CourtAlabama Supreme Court

James E. Hart, Jr., Brewton, for appellants.

Caffey & Owens, Brewton, for appellees.

PER CURIAM.

How does a purchaser at a tax sale of a mineral estate go into 'possession' of the minerals? That is the question presented by this appeal.

Appellant, W. G. Nelson, purchased an undivided one-half interest in the oil, gas, and other minerals in property located in Escambia County on 7 June 1952. Subsequently, Nelson sold all of his interest in the minerals except a 1/24 interest which is the subject matter of this litigation.

Nelson filed to pay his 1964 taxes on the mineral interest. Consequently, his mineral interest was sold for taxes to J. W. Teal, Jr. on 27 May 1965. Teal received a certificate of purchase. Three years later, on 28 May 1968, Teal received a tax deed from the Probate Judge of Escambia County.

Nelson filed this action against Teal and Teal's successors in interest on 13 June 1972. In the action Nelson sought to redeem the mineral estate and to have Teal's tax deed removed as a cloud on his title.

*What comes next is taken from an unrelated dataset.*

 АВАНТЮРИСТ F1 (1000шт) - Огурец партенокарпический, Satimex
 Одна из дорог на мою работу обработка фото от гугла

The trial court, after hearing testimony, found, in part:

'The court is of the opinion that the respondent, J. W. Teal, Jr., acquired the title to the mineral interest involved in this case when he received a tax deed on May 28, 1968, pursuant to his purchase of the same at a tax sale on April 19, 1965. The court is of the opinion that to hold otherwise would be to excuse the owner of a severed mineral interest from the same tax liability as the owner of the surface. The only was to possess a mineral interest, aside from the assessment and payment of taxes, is the attempt to excavate the minerals or lease them to another for that purpose. It is common knowledge that no one is going to invest the required capital for the excavation of minerals in the absence of a legal title to the same and that during the three year period in which a tax deed can not be executed, it is impossible for a purchaser at a tax sale to exercise any possession except the assessment and payment of taxes.'

We affirm.

Mineral interests in land are considered to be 'real estate.' Locke v. Locke, 291 Ala. 344, 280 So.2d 773 (1973). When severed, these interests may be taxed. Title 51, § 21, Code of Alabama, 1940. 1 If the taxes are not paid, the probate court can order a sale for the payment of the taxes. Title 51, § 249, Code of Alabama, 1940. The purchaser at a tax sale is entitled to get a tax deed after the expiration of three years from the date of the sale. But an owner whose property is sold for taxes is not completely foreclosed. He can file an action to recover his property as Nelson did here. One limitation is that he must begin his suit within Three years from the date when the purchaser became entitled to demand a deed. Title 51, § 295, Code of Alabama, 1940, which provides, in part:

'No action for the recovery of real estate sold for the payment of taxes shall lie unless the same is brought within three years from the date when the purchaser became entitled to demand a deed therefor. . . .'

Nelson argues that the three-year statute did not begin to run until Teal was in Adverse possession of the mineral interest and had become entitled to a deed to it from the probate judge. There is ample authority to support Nelson's argument in cases involving tax sales of interests other than a severed mineral interest. See Bell v. Pritchard, 273 Ala. 289, 139 So.2d 596 (1962); Odom v. Averett, 248 Ala. 289, 27 So.2d 479 (1946). Nelson claims the same rule must be applied to tax sales of a severed mineral estate. We disagree.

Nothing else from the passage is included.